Globally speaking, the yield from crops from organic farming is on average twenty percent lower than from crops grown according to conventional farming methods. This is the finding of a so-called meta-study carried out by researchers at Wageningen University, part of Wageningen UR. The study involved comparing 362 pieces of scientific research published over the past 25 years to ascertain the yield gap between organic and conventional crops. The researchers stress that the study in no way forms a basis for arguments for or against organic or conventional farming, as differences in the burden on the environment, for example, were not taken into account.
The debate about whether organic farming can contribute to global food issues tends to revolve around one main topic: whether organic methods can produce enough food to feed a growing world population. In 2050, it is estimated that the world population will have reached nine billion. Moreover, this population will be making higher demands of its food.

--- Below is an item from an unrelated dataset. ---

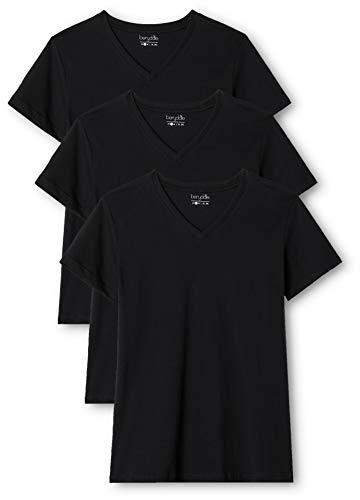 Berydale BD158 Camiseta de manga corta con cuello de pico, Schwarz/Schwarz, XL, Pack de 3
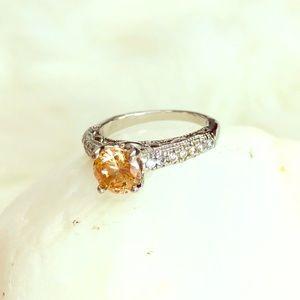 Jewelry - The Cynthia Perfect Peach Princess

Over the last few years, various studies have been carried out to compare yields from organic farming with those from conventional farming. The findings varied greatly with yields in the organic farming sector of 50 percent lower to 20 percent higher.
The meta-study, which was published in this months Agricultural Systems, is the first large-scale study to use only data of the highest quality.
All the relevant literature databases compiled over the past 25 years threw up more than a thousand scientific publications. After thorough screening for data quality, 362 crop yield comparisons in organic and conventional farming remained. The data covered 68 different crops and came from 43 different countries. This comprehensive research shows that when compared with conventional farming, current crop yield from organic farming, for which the criteria include not using artificial fertilisers or synthetic crop protection agents, are on average 20 percent lower. In countries where conventional agriculture is well-developed, such as the Netherlands and Denmark, this figure is higher, i.e. 26 percent.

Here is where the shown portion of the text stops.